His older brothers — President John F. Kennedy and U.S. Sen. Robert Kennedy — were felled by assassins' bullets in the prime of their lives. For Mr. Kennedy, the fact that they were twin national tragedies was surpassed by the trauma of his profound personal loss.
For decades, Ted was the last of the fabled Kennedy brothers. Because of that, the Massachusetts senator became a symbol of fascination to millions and an object of hatred to a deranged few.
But politics was the family business and Mr. Kennedy had every intention of excelling at it. At the time of his death last year, he was one of the hardest-working and longest-serving senators in American history.
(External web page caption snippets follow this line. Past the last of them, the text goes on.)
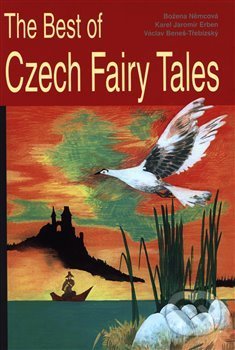 The Best of Czech Fairy Tales - Karel Jaromír Erben, Božena Němcová, Václav Beneš Třebízský, Tomáš Řízek (ilustrácie), Vydavateľstvo Baset, 2019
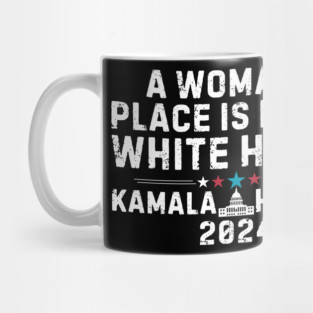 A Womans Place Is In The White House Kamala Harris 2024 Mug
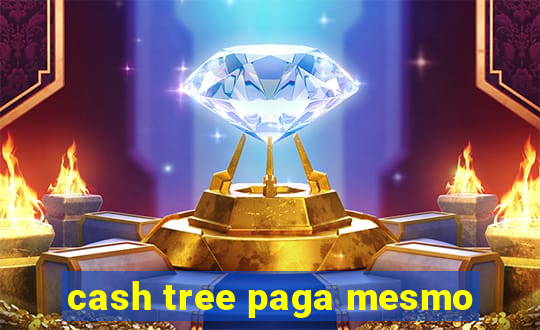 cash tree paga mesmo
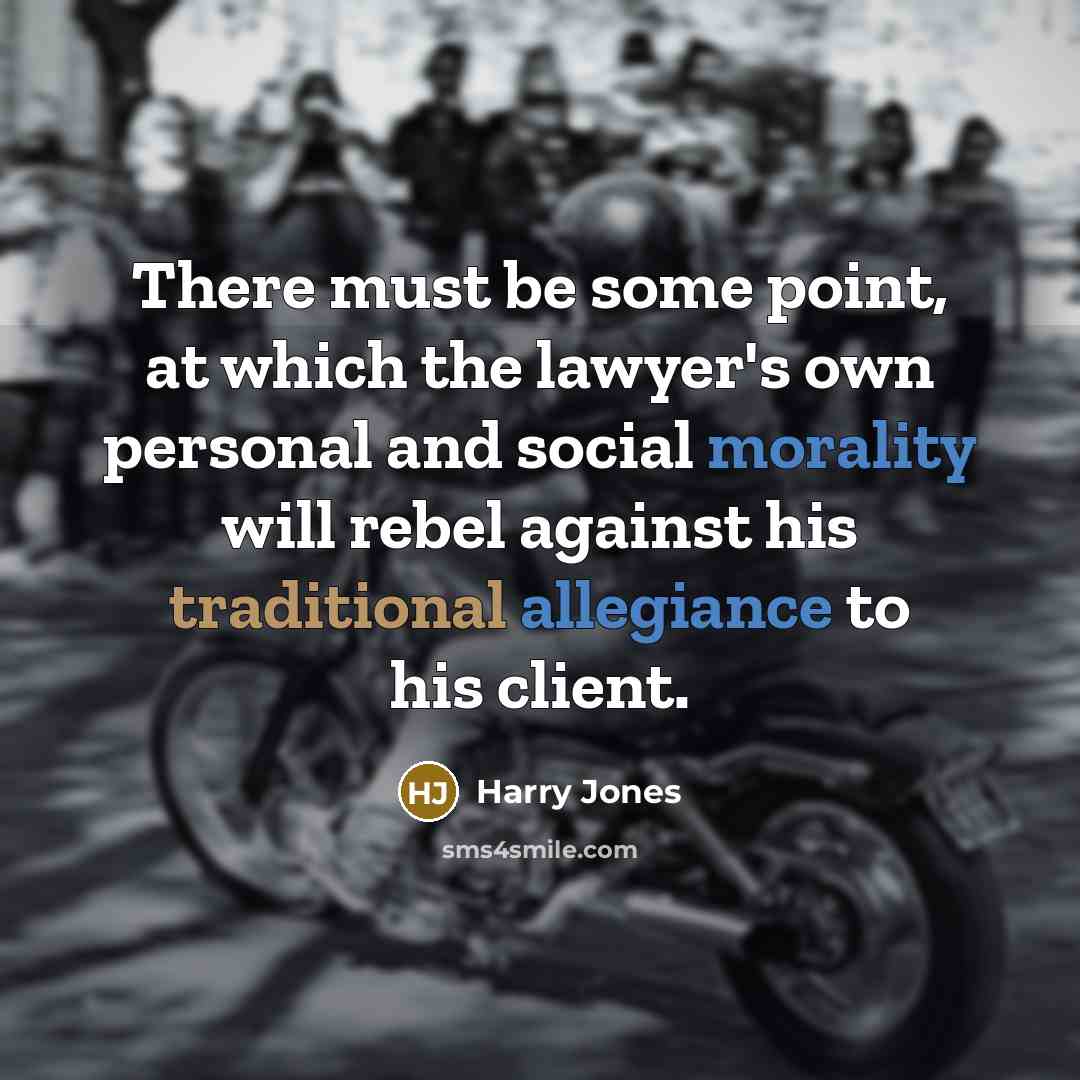 “There must be some point, at which the lawyer's own personal and social morality will rebel against his traditional allegiance to his client.” quote by Harry Jones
Politicians on both sides of the aisle routinely referred to him as the one indispensable colleague. His leadership during the health care debate and his decades-long tenure as a liberal icon earned him the nickname "Lion of the Senate."
Still, Mr. Kennedy wouldn't have been human if he didn't flinch at unexpected sounds or sudden bangs. His family paid a terrible price for allowing its sons to go into public service, and they were nervous about Ted's decision to challenge President Jimmy Carter for the Democratic nomination in 1980.
The bulk of the FBI's 2,352 pages on Mr. Kennedy from 1961 to 1985 chronicle the numerous threats against him. If anyone would have been justified in keeping a lower profile, it would have been the senator. It's a testament to Edward Kennedy's sense of public service that he didn't.